| HOW TO COMPLETE THIS TASK |
Exclude pictures and give again exactly the lines of the listing, beginning with its first line and ending with the one that contains "867_Irene_Price_congratulates_Honorees_1413x1242.jpg".

| THE INPUT |
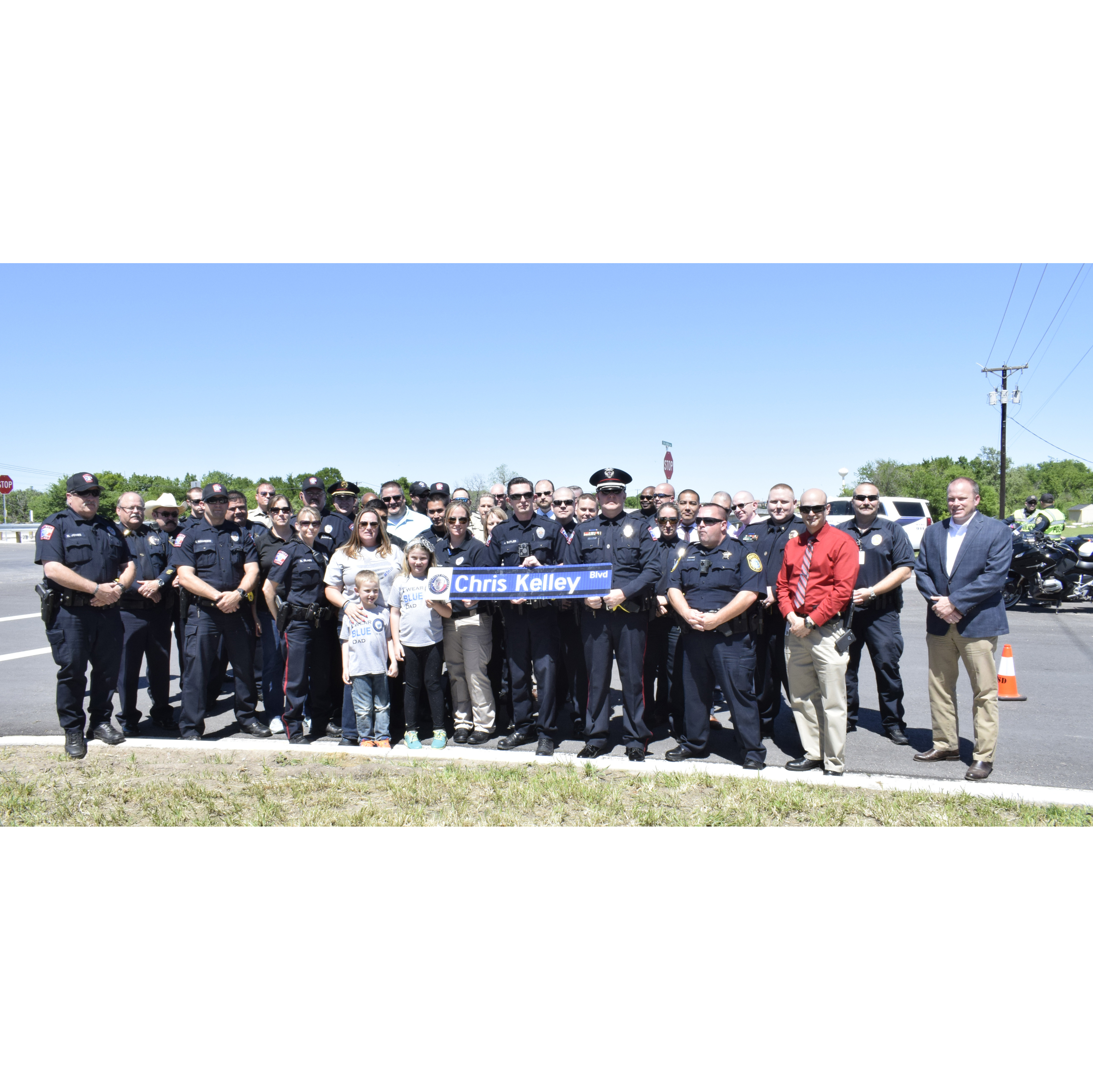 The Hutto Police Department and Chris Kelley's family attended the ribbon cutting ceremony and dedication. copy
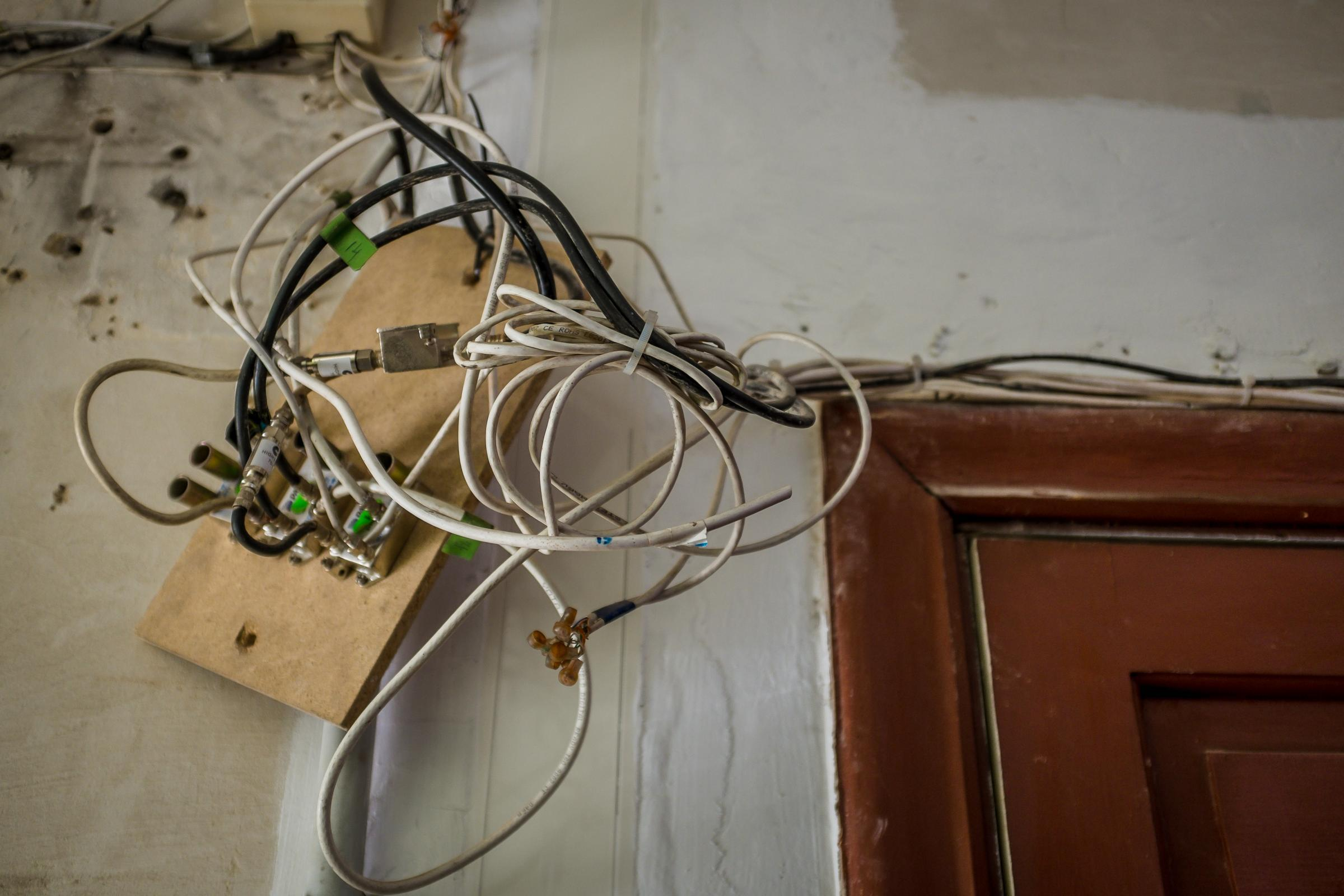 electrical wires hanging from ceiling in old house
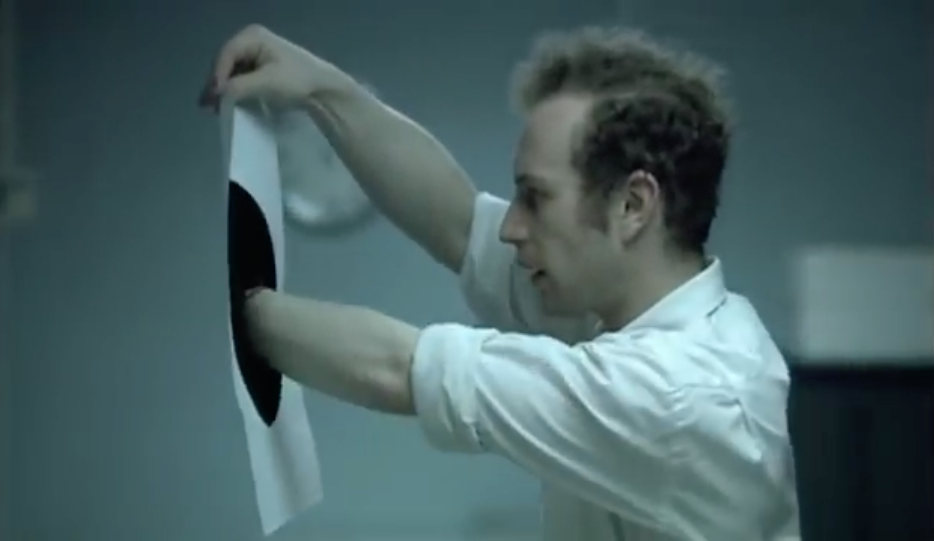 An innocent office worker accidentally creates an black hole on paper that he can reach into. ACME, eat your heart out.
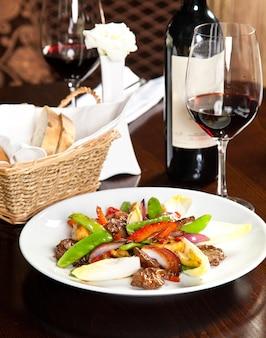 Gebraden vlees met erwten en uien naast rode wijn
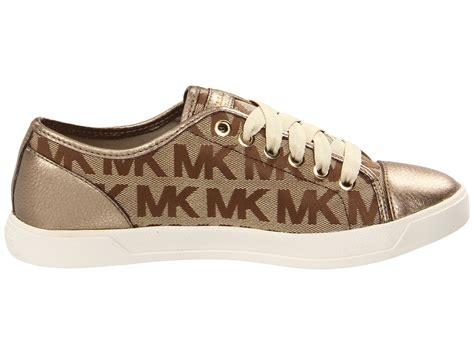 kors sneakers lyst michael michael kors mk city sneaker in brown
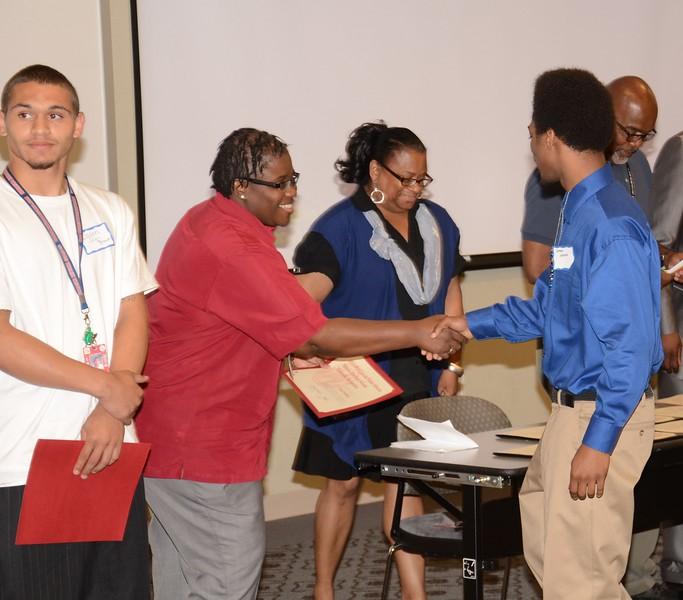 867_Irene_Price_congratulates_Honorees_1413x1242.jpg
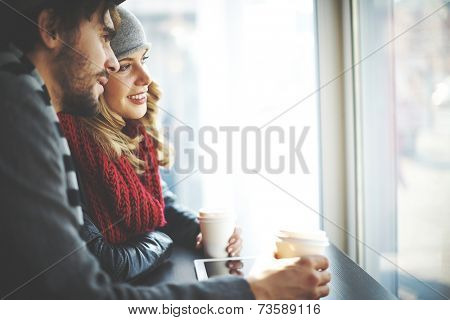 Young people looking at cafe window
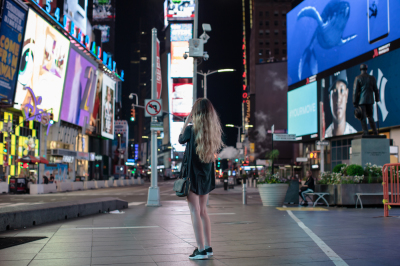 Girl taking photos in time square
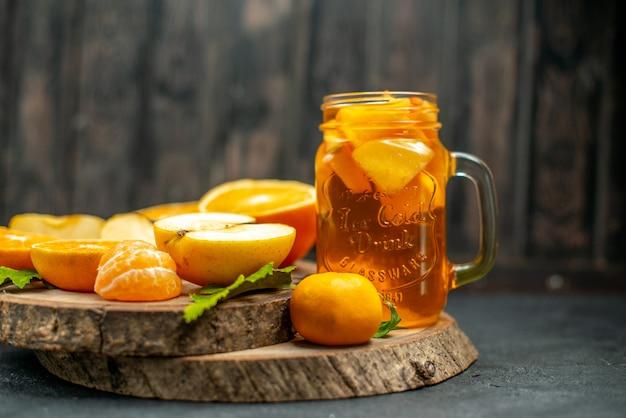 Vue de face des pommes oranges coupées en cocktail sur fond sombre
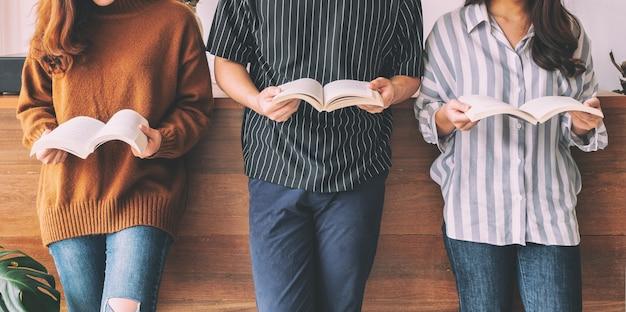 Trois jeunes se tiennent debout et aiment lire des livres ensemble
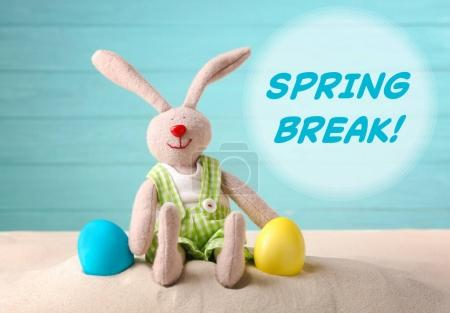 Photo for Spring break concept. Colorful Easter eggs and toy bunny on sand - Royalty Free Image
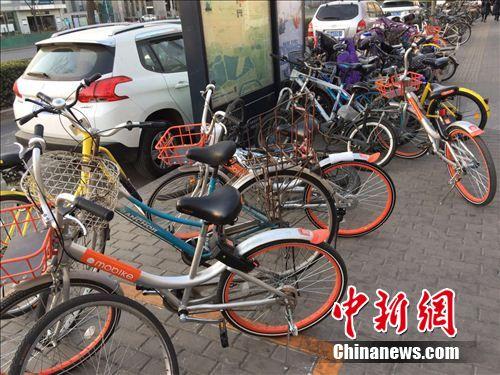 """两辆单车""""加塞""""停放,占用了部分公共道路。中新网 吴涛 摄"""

| PROBLEM SOLUTION |
 The Hutto Police Department and Chris Kelley's family attended the ribbon cutting ceremony and dedication. copy
 electrical wires hanging from ceiling in old house
 An innocent office worker accidentally creates an black hole on paper that he can reach into. ACME, eat your heart out.
 Gebraden vlees met erwten en uien naast rode wijn
 kors sneakers lyst michael michael kors mk city sneaker in brown
 867_Irene_Price_congratulates_Honorees_1413x1242.jpg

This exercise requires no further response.